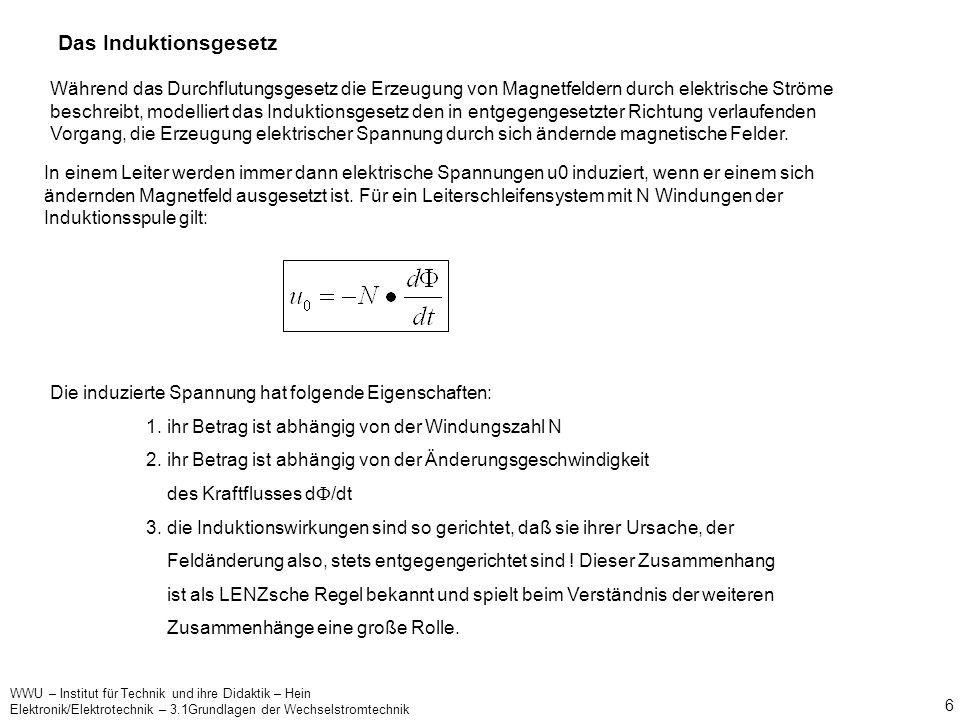 WWU – Institut für Technik und ihre Didaktik – Hein Elektronik/Elektrotechnik – 3.1Grundlagen der Wechselstromtechnik 5 Analogie zwischen elektrischem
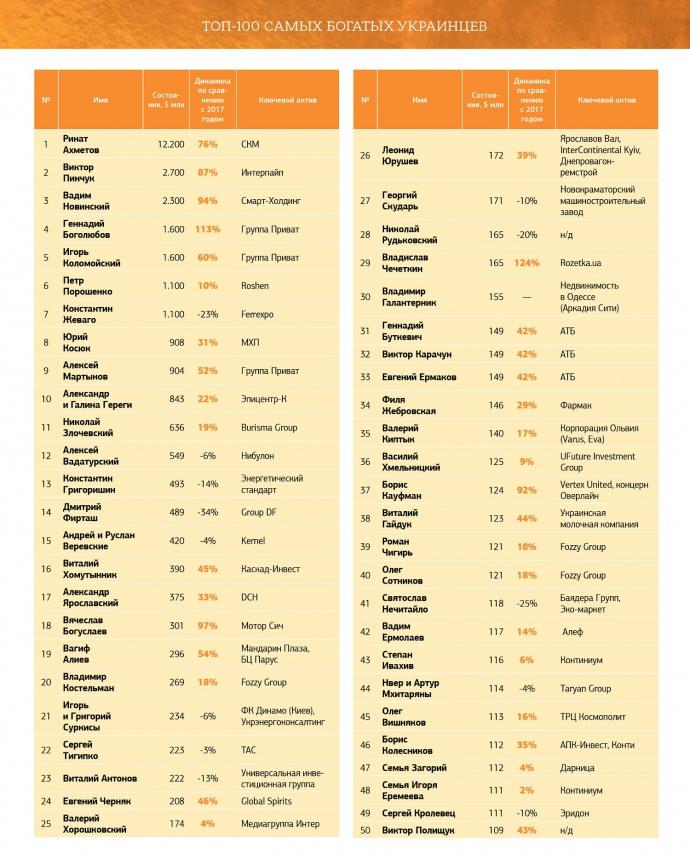 Обнардован рейтинг самых богатых украинцев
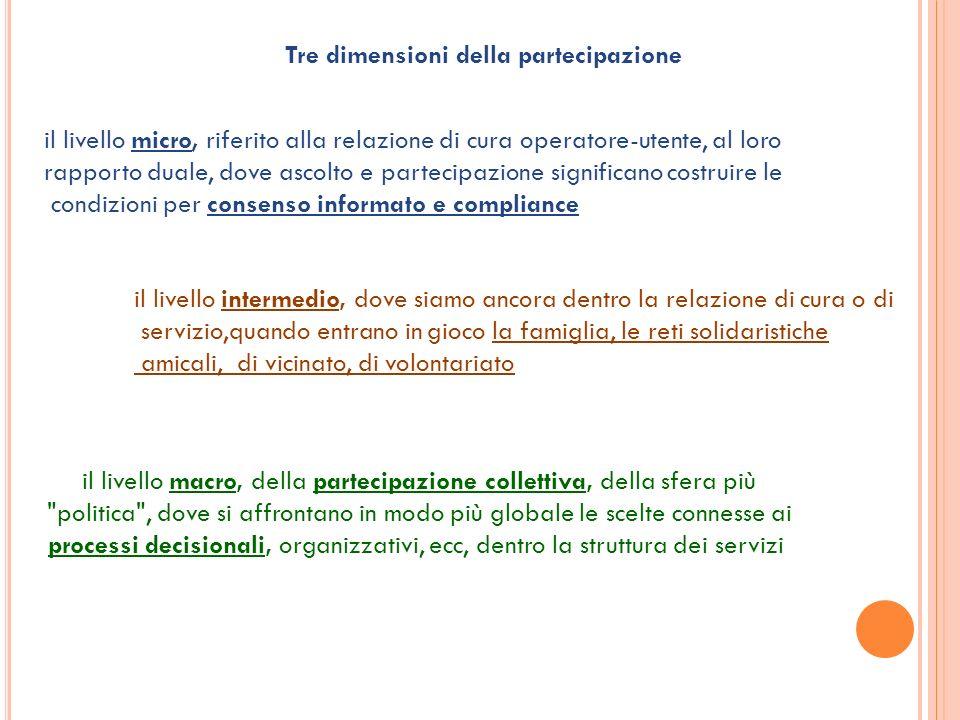 Tre dimensioni della partecipazione il livello micro, riferito alla relazione di cura operatore-utente, al loro rapporto duale, dove ascolto e parteci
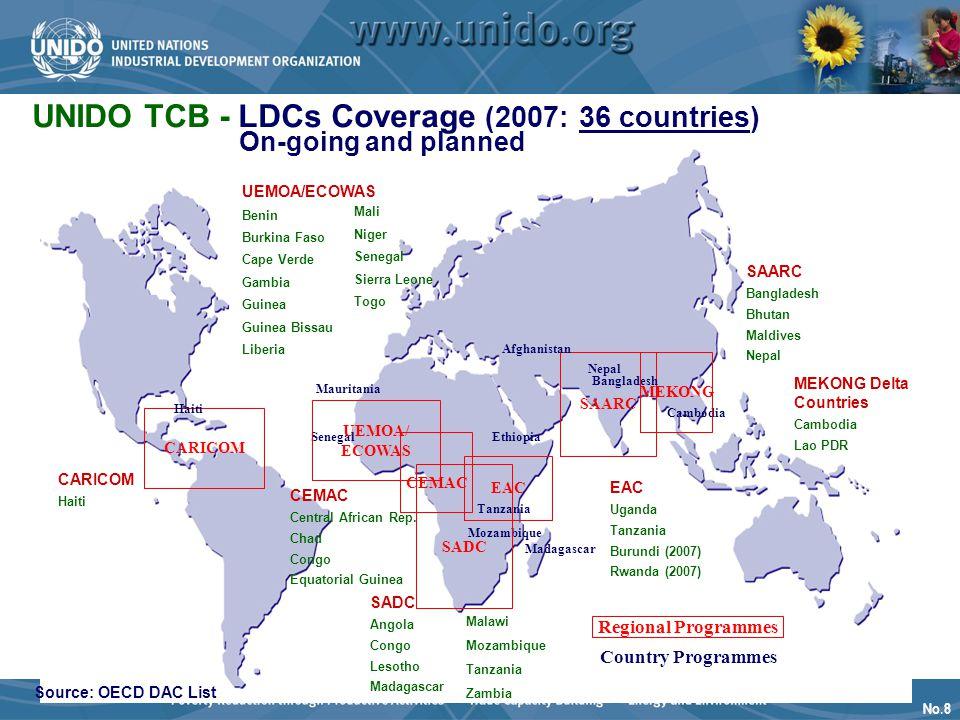 No.8 UNIDO TCB - LDCs Coverage (2007: 36 countries) Regional Programmes SAARC Afghanistan Bangladesh Cambodia Ethiopia Mozambique Nepal Senegal Tanzan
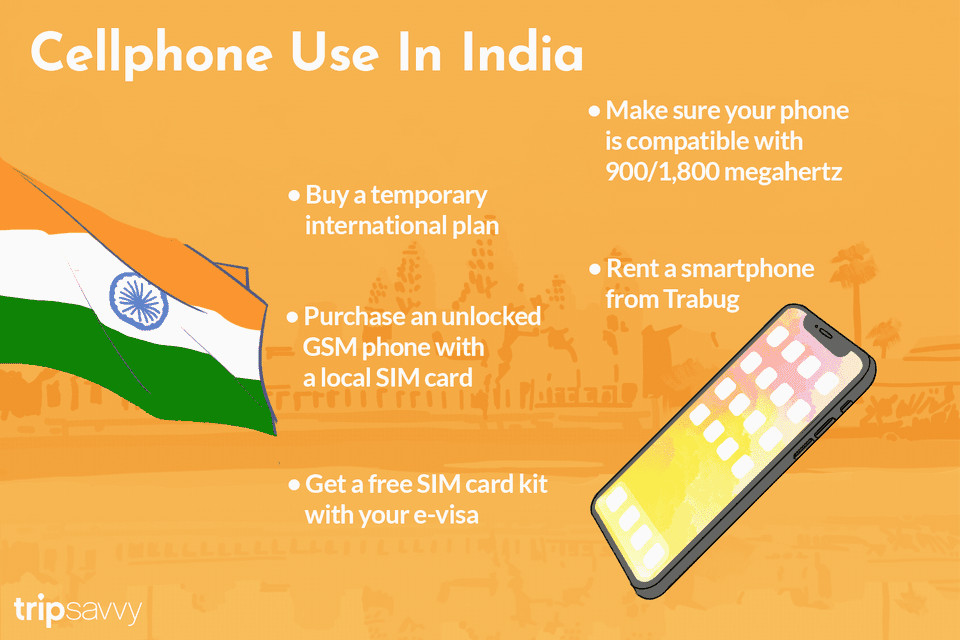 Numero De Contrat Free Mobile How to Use Your Overseas Cell Phone In India Explained
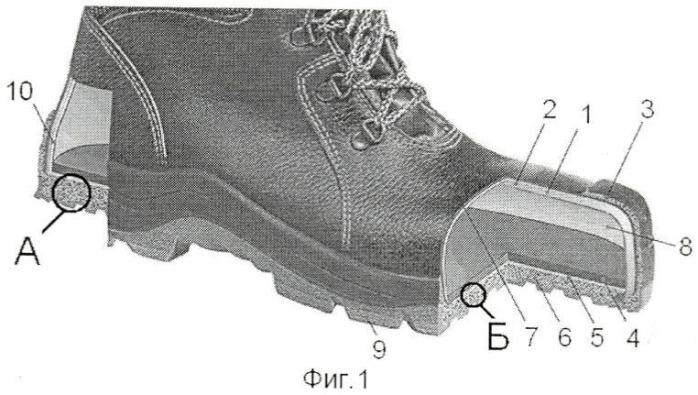 Виброзащитная обувь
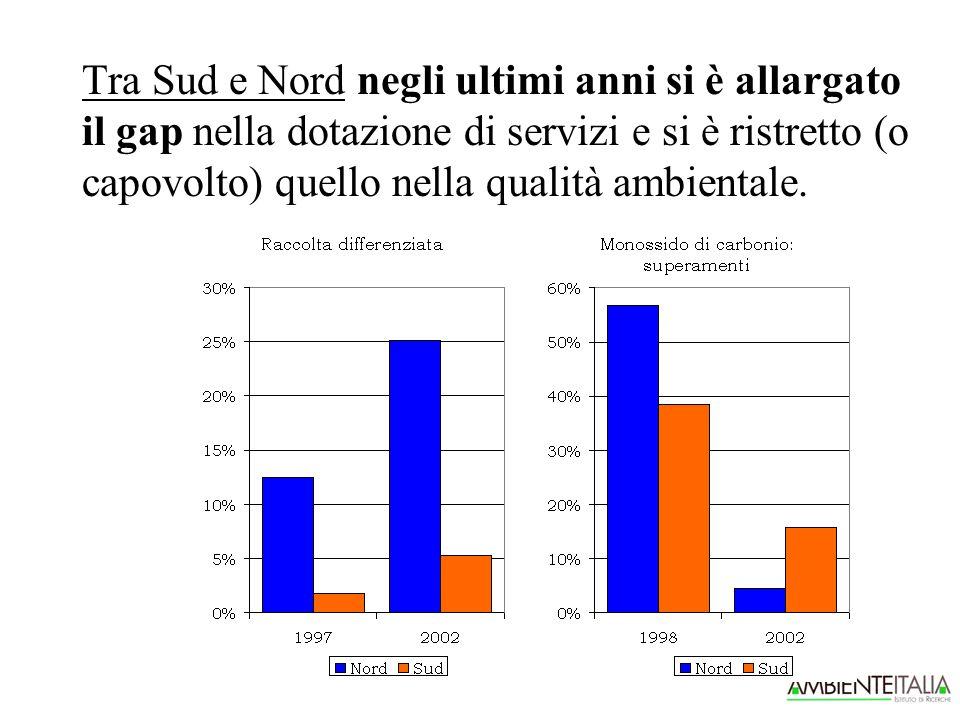 Tra Sud e Nord negli ultimi anni si è allargato il gap nella dotazione di servizi e si è ristretto (o capovolto) quello nella qualità ambientale.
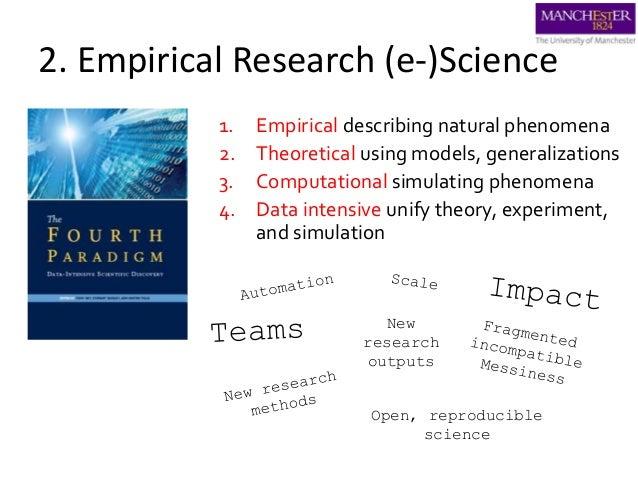 2. Empirical Research (e-)Science 1. Empirical describing natural phenomena 2. Theoretical using models, generalizations 3...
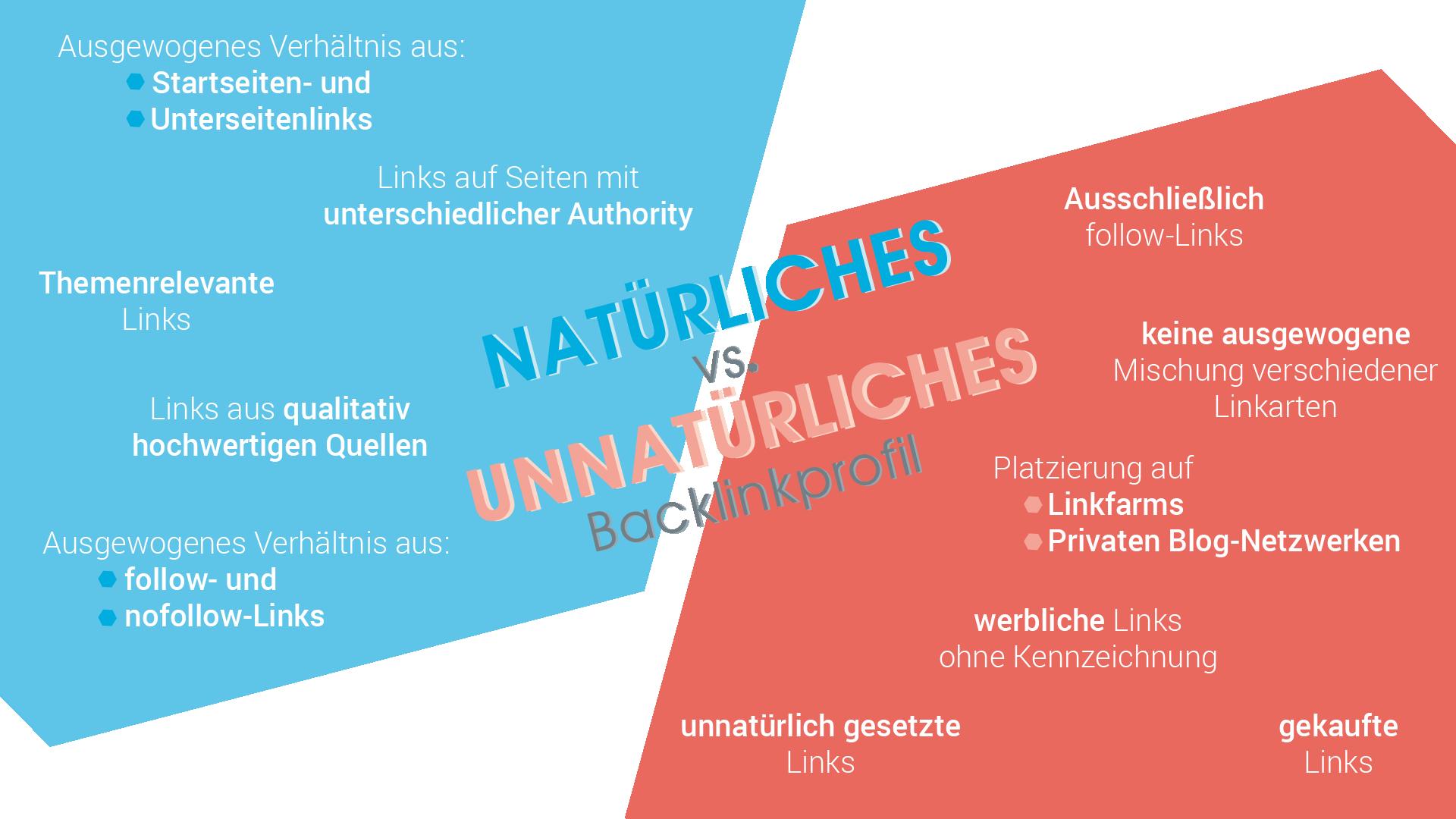 Natürliches vs. unnatürliches Backlinkprofil - ein direkter Vergleich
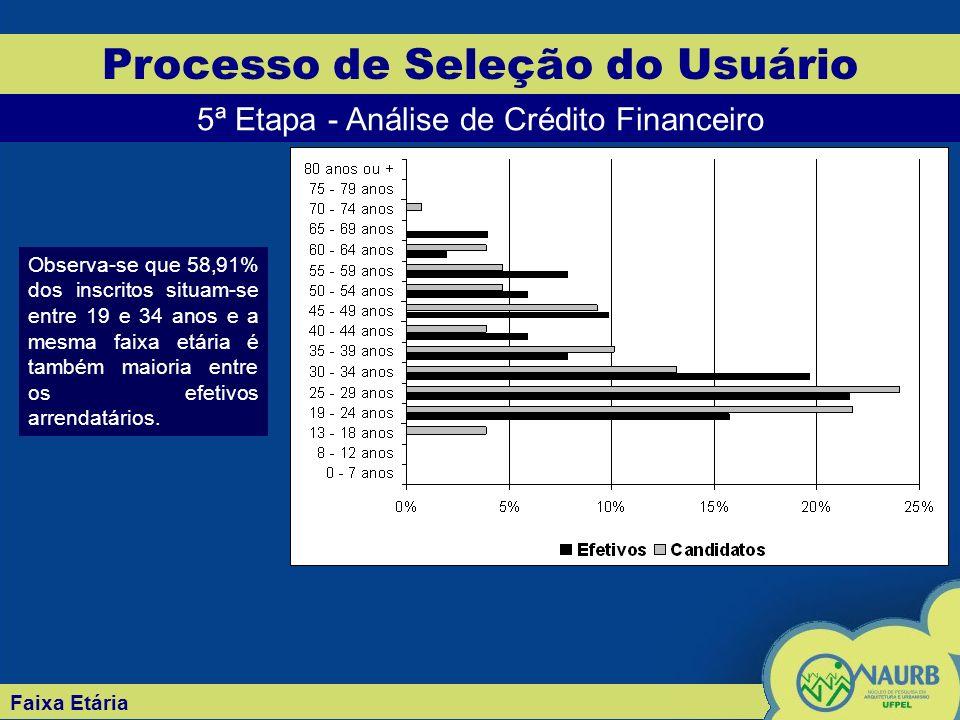 Faixa Etária Processo de Seleção do Usuário 5ª Etapa - Análise de Crédito Financeiro Observa-se que 58,91% dos inscritos situam-se entre 19 e 34 anos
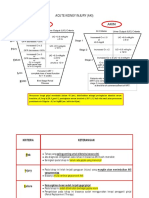 161256_01.Acute Kidney Injury.pdf01.Acute Kidney Injury
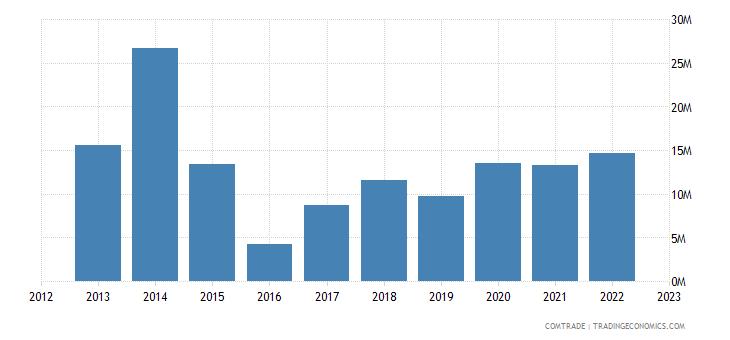 china exports st kitts nevis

▬▬▬▬▬▬

## Task instructions
Hand back the exact lines from the start of the entries to the line with "Tre dimensioni della", both ends kept and pictures left out.

## Task answer
 WWU – Institut für Technik und ihre Didaktik – Hein Elektronik/Elektrotechnik – 3.1Grundlagen der Wechselstromtechnik 5 Analogie zwischen elektrischem
 Обнардован рейтинг самых богатых украинцев
 Tre dimensioni della partecipazione il livello micro, riferito alla relazione di cura operatore-utente, al loro rapporto duale, dove ascolto e parteci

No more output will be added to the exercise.